This reader brings together
American and
French scholars to discuss the recent paradigmatic shifts from anthropocentric theories toward new models of realism, objectivity, and even metaphysics, occurring in the realm of contemporary art and
philosophy—with the school of thought called New Existentialism as a guiding topic.
In the face of radical transitions in social organization, technology, and the living environment, numerous thinkers have moved away from semiotic and psychoanalytic critical models in order to question human agency and imagine a broader material one existing in the world. Yet the language attending such endeavors—often put forward in the spirit of “scientific” or “objective” exercise—suggests we would benefit from revisiting another era's interrogations of rationalism to engage the dilemmas of our own time.
The New Existentialism takes stock of contemporary art in light of these philosophical dialogues, proposing how the tenuous human subject is again faced with the prospect of defining its parameters and context in order to arrive at different terms for ethical thinking, conduct, and meaning.

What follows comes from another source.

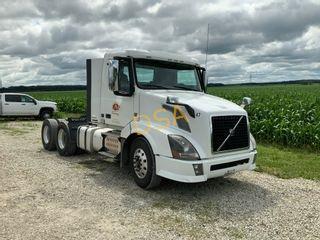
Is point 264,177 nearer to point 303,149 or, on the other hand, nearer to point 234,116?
point 234,116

Edited with a preface by curator and author Tim Griffin, The New Existentialism follows on from the eponymous conference organized at The Kitchen in the context of the ART2 festival in New York in April 2014.
The book is part of the
New York series, created conjunctively by Les presses du réel and the French Cultural Services in New York to publish theoretical texts in English not only on contemporary art but also on
dance, and on emerging American
performance that is more in line with
French thinking. The series is inspired by a simple assumption: that contemporary culture is a public good that offers perspective on the questions of our time. Today, contemporary art is increasingly merchandised and yet undervalued in its capacity to give new perspective on the globalized world in which we live. Keeping up with international debates, this series attempts to support that budding perspective.